Так же вёл я себя и с никогда не нюхавшими Россию потомками белых эмигрантов, прожившими всю жизнь в герметически замкнутом мире русской классической литературы и детских воспоминаний отцов и дедов. Как заводили они при мне песню про русский "народ-богоносец", то я тут же важно кивал головой, а сам вспоминал сцену, описанную в

Деянии Апостолов, когда на пятидесятый день сошел на них Святой Дух, и они заговорили на разных языках. И изумлялись все и, недоумевая, говорили друг другу: что это значит? А иные, насмехаясь, говорили: они напились сладкаго вина.

Тогда Петр, чтобы разубедить толпу мужей Израилевых выдал им совершенно железный аргумент. Он сказал: они не пьяны, как вы думаете, ибо теперь третий час дня.
----------------
ЗАДАНИЯ:
a) Объясните по отрывку выше, каким доводом Петр доказывает толпе, что апостолы не пьяны.
b) Изложите содержание отрывка выше в двух предложениях.

МАТЕРИАЛ:
----------------
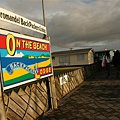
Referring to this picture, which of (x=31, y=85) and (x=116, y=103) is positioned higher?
(x=31, y=85)

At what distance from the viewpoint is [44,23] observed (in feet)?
26.6

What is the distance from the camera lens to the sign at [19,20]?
527cm

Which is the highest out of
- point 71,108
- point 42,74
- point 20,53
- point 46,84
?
point 20,53

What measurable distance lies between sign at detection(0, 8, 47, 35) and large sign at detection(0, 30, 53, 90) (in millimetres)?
366

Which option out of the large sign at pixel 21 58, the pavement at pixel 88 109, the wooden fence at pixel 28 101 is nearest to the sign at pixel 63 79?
the pavement at pixel 88 109

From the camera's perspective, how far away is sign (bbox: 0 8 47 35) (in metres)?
5.27

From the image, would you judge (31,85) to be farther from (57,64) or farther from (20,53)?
(57,64)

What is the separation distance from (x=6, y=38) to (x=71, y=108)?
14.1 ft

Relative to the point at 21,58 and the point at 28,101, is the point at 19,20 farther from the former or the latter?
the point at 28,101

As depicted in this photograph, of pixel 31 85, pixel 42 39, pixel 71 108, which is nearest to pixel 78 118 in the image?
pixel 71 108

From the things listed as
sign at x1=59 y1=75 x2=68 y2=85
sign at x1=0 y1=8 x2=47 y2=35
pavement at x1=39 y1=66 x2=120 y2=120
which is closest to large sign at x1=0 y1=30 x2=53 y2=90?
sign at x1=0 y1=8 x2=47 y2=35

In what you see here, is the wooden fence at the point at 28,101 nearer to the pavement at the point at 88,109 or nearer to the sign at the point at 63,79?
the pavement at the point at 88,109

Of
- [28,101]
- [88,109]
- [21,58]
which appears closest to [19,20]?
[21,58]

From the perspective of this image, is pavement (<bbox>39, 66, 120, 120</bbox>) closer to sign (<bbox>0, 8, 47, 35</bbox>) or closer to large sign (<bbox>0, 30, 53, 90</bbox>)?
large sign (<bbox>0, 30, 53, 90</bbox>)
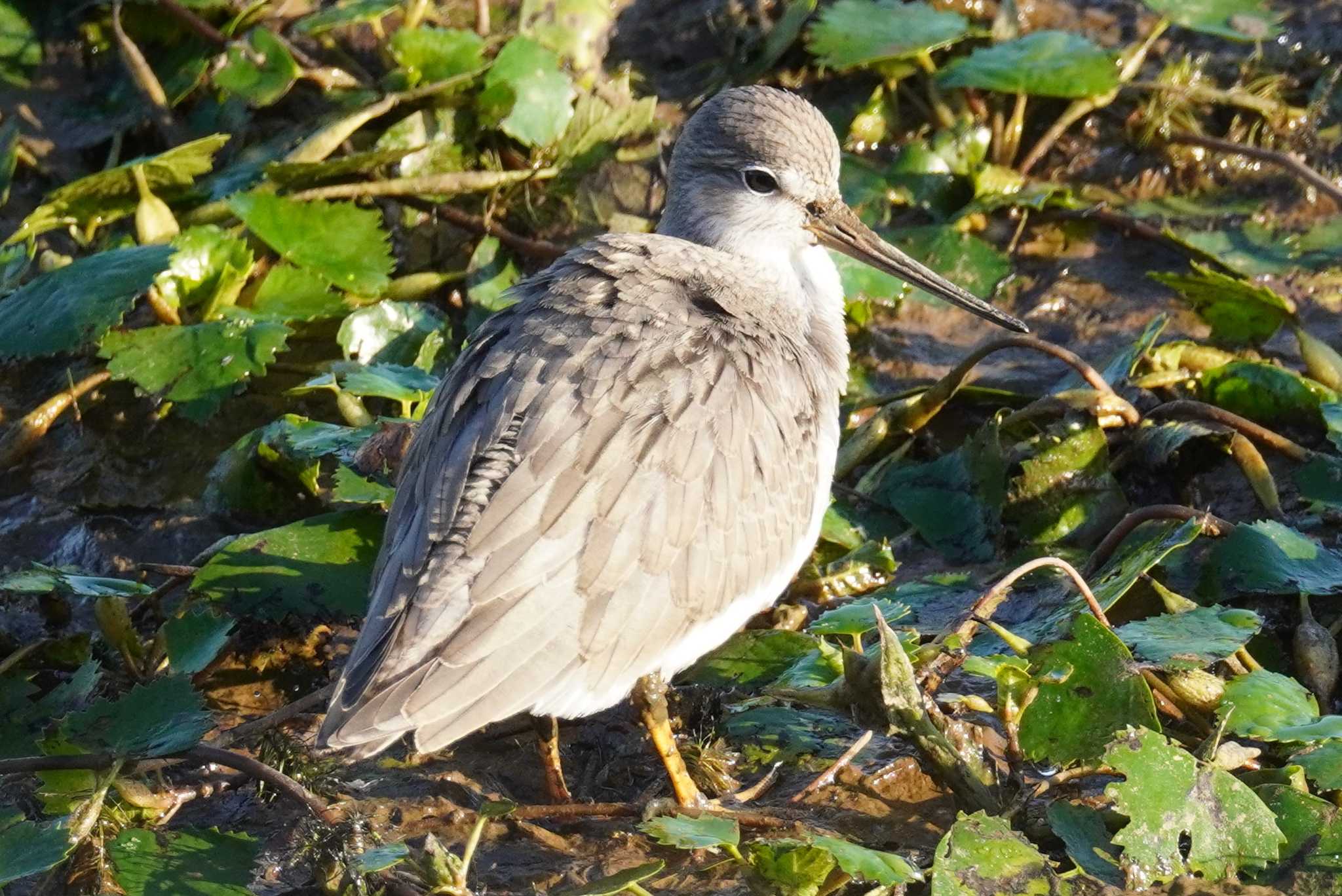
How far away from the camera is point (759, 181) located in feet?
16.5

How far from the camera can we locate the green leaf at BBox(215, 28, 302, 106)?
20.9 feet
----------------
ОТВЕТЫ К ЗАДАНИЯМ:
a) Петр говорит, что апостолы не пьяны, потому что «теперь третий час дня».

b) Рассказчик признается, что при потомках белых эмигрантов, певших песню про русский «народ-богоносец», важно кивал, а сам вспоминал сцену из Деяний Апостолов. В этой сцене на апостолов на пятидесятый день сошел Святой Дух, и они заговорили на разных языках; одни насмехались, что те напились сладкого вина, а Петр возразил, что они не пьяны, ведь теперь третий час дня.